Сингер снова заговорил. Он знал: скоро его попросят уйти, но мыслей накопилось много, и он боялся, что не успеет их высказать в такое короткое время. Он, лихорадочно спеша, старался выговориться. В палате лежал старик, голова у него тряслась после паралича, и он беспомощно дергал себя за седые бровки. Сингер позавидовал этому старику – ведь он каждый день проводит рядом с Антонапулосом. Сингер с радостью поменялся бы с ним местами.
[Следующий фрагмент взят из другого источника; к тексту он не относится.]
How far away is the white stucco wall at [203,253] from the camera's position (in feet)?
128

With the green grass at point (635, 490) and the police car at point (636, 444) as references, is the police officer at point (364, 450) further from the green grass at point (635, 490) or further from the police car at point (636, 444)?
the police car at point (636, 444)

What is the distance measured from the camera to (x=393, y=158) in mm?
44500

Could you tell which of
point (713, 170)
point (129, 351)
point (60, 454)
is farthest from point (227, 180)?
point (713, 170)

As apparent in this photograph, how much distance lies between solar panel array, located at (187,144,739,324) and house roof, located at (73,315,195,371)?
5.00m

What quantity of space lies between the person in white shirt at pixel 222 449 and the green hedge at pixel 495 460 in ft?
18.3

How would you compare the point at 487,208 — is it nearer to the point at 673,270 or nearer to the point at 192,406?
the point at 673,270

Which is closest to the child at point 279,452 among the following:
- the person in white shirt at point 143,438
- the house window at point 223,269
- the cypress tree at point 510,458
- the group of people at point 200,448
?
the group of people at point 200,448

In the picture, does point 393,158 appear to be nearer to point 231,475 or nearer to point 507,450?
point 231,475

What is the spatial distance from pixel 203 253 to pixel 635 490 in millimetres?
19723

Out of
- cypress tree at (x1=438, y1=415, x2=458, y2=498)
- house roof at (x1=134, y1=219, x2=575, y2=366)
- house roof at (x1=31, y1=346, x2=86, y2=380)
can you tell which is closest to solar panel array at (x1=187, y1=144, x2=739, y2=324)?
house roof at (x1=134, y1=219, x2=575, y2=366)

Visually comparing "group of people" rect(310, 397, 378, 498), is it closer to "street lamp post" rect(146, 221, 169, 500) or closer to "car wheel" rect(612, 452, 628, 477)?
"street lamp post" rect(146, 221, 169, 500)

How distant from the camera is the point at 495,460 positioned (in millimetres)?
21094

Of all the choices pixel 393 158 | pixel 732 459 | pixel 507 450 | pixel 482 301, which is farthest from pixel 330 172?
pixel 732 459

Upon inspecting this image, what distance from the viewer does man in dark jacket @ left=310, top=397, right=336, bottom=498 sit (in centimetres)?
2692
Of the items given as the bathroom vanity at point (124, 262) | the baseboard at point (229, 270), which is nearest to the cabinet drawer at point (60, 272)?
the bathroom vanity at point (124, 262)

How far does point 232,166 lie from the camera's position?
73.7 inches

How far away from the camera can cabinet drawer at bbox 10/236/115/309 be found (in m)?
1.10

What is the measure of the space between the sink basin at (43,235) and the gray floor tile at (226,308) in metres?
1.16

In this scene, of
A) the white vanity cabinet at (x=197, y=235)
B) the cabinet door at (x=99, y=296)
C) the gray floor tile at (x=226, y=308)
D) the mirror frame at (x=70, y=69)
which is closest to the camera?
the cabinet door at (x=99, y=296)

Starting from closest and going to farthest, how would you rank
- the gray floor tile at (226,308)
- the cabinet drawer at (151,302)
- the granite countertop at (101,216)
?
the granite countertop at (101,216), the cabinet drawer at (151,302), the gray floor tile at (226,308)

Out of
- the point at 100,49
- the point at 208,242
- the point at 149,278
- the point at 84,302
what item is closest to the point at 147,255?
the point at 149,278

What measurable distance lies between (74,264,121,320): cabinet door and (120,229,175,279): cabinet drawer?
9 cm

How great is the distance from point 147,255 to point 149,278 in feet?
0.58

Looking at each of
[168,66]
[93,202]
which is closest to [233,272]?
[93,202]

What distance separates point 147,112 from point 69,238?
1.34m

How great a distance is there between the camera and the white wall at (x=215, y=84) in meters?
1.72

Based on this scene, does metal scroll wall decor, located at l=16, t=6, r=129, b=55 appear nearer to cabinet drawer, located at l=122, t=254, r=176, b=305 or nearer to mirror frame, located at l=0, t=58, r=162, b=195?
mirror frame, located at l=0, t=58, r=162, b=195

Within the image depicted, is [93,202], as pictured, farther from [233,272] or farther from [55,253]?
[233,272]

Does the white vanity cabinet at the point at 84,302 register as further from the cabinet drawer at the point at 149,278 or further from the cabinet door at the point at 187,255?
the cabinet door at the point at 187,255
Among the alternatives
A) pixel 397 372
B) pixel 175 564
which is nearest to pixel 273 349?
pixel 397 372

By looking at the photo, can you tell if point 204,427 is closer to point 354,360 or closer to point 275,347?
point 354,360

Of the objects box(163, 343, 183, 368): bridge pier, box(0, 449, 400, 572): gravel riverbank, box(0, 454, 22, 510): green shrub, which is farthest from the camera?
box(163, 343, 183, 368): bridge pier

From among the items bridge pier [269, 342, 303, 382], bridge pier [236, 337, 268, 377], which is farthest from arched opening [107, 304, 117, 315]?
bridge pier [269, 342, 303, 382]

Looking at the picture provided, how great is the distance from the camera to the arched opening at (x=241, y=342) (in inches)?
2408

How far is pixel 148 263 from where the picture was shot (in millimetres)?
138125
Грек стал шарить у себя на груди. Он достал медный крестик, который раньше носил на грязной веревочке. Теперь крест висел на шелковой красной ленте. Сингер вспомнил свой сон и рассказал его другу. Он так торопился, что иногда даже путался в знаках, и ему приходилось, встряхнув руками, начинать все сначала. Антонапулос следил за ним своими темными сонными глазами. Неподвижная фигура в дорогих ярких одеждах напоминала мудрого короля из легенды.
Дежурный врач продлил Сингеру время свидания на целый час… Но в конце концов он, протянув худую волосатую кисть, показал на часы. Больные укладывались на ночь. Рука Сингера замерла в воздухе. Он схватил друга за плечо и пристально заглянул ему в глаза, как делал дома каждое утро, когда они расставались перед работой. Наконец он, пятясь, вышел из палаты. В дверях его руки судорожно простились с другом, а потом сжались в кулаки.

 

В лунные январские вечера Сингер, если только он не был чем-нибудь занят, по-прежнему бродил по улицам города. Судачили теперь о нем напропалую. Старая негритянка рассказывала кому ни попадя, что немой знает все повадки духов с того света. Один рабочий на сдельщине утверждал, будто служил с немым на фабрике в этом же штате, и бог знает что о нем плел. Богатые думали, что Сингер богат, а бедные считали его таким же бедняком, как они сами. А так как опровергнуть эти слухи было некому, они обрастали чудесами и обретали правдоподобие. Каждый рисовал немого таким, каким ему хотелось его видеть.